With religion playing a major role in this latest prediction of the apocalypse, U2's 'Until the End of the World' takes its rightful place on our list of doomsday songs. The track, off 'Achtung Baby,' finds Bono singing about the Last Supper, Judas' interaction with Jesus Christ before the latter's crucifixion, and Judas' own suicide. The haunting intro by the rhythm section and the Edge's ethereal guitar work help give the song an ominous vibe.
In this track off the Police's 'Zenyatta Mondatta,' Sting sings about making the best of the mundane things in life when the world is falling apart around you. In 1980, when the song was released, those everyday things that Sting mentioned included a VCR and an MCI multitrack tape recorder. In this day and age, it would probably be a Blu-ray player and an iPhone. Either way, none of those things are gonna help you once judgment day arrives.
No list of doomsday songs would be whole without a tune from Black Sabbath. And the Sabbath track that best prepares you for the apocalypse is the 'Master of Reality' cut 'After Forever.' The religious-themed song is addressed to people who question the existence of God, and asks the question of whether you will be saved or condemned at the End of Days. Having the words come from "Prince of Darkness" Ozzy Osbourne's mouth makes it even more sinister.

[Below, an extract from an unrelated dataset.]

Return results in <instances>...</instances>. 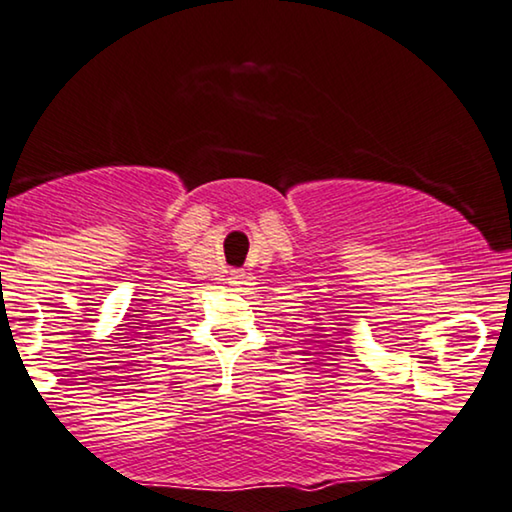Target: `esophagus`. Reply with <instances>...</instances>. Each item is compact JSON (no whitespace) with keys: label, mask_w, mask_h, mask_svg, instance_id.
<instances>
[{"label":"esophagus","mask_w":512,"mask_h":512,"mask_svg":"<svg viewBox=\"0 0 512 512\" xmlns=\"http://www.w3.org/2000/svg\"><path fill=\"white\" fill-rule=\"evenodd\" d=\"M229 283H232V285H243V283H246V271H243V269L229 271Z\"/></svg>","instance_id":"1"}]
</instances>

For those of you who think you can outrun the End of Days, you're gonna have to move pretty fast. And, since there's only one Arnold Schwarzenegger (and I think we all know where he's heading now), that means you're gonna have to 'Run Like Hell.' The track off Pink Floyd's 'The Wall' adds to the horror of it all with the sounds of angry mobs, loud screaming and heavy footsteps. Speaking of Schwarzenegger, didn't he also star in 'Terminator 2: Judgment Day'?
How appropriate is it that this song starts out with the tolling of a bell? Judgment day must be here, indeed. This track off AC/DC's mammoth album 'Back in Black' doesn't paint a pretty picture of your future, whatever's left of it, with lyrics like: "I won't take no prisoners, won't spare no lives / Nobody's putting up a fight / I got my bell, I'm gonna take you to hell / I'm gonna get you, Satan get you." Yikes, them's fighting words!
Possibly the most forthright doomsday song that's ever been written, this track off R.E.M.'s 'Document' starts out with four apocalyptic allusions (earthquake, birds, snakes and an airplane) and mentions such pleasantries as the Rapture, the Furies and bloodletting. But maybe it's Leonard Bernstein's ghost we have to fear the most. Perhaps, the late composer is gonna beat us to death with his conductor's baton? Can you clue us in, Michael Stipe?
At first you're all, "Oh, I have no reason to fear the Grim Reaper," but then you see the parentheses in the title, and you're all, "Dude, wait a second -- does that mean I should be afraid?" BÖC guitarist Donald 'Buck Dharma' Roeser, who wrote and sung the tune, has said the 'Agents of Fortune' track is actually a 'love song' and not a tune about murder-suicide that many thought it to be. Doesn't matter now, does it?
John Fogerty was inspired by the film 'The Devil and Daniel Webster' in writing this apocalyptic tune for Creedence Clearwater Revival's 'Green River' album. With lyrics like, "I hear hurricanes a-blowin' / I know the end is comin' soon" and "Hope you get your things together / Hope you are quite prepared to die," Fogerty doesn't give us much hope. Maybe we're better off with the misheard lyric "There's a bathroom on the right" than "There's a bad moon on the rise."
We began with the Beatles' 'The End' and we end with the Doors' 'The End.' Listening to Jim Morrison's haunting voice backed by the psychedelic sounds of his bandmates lets you know your time has come. And since it's the last song you'll ever hear, make sure you go with the full 12-minute version off the Doors' self-titled debut, or one of the 17-minute live renditions. That way you can squeeze a few extra minutes out of your time on Earth.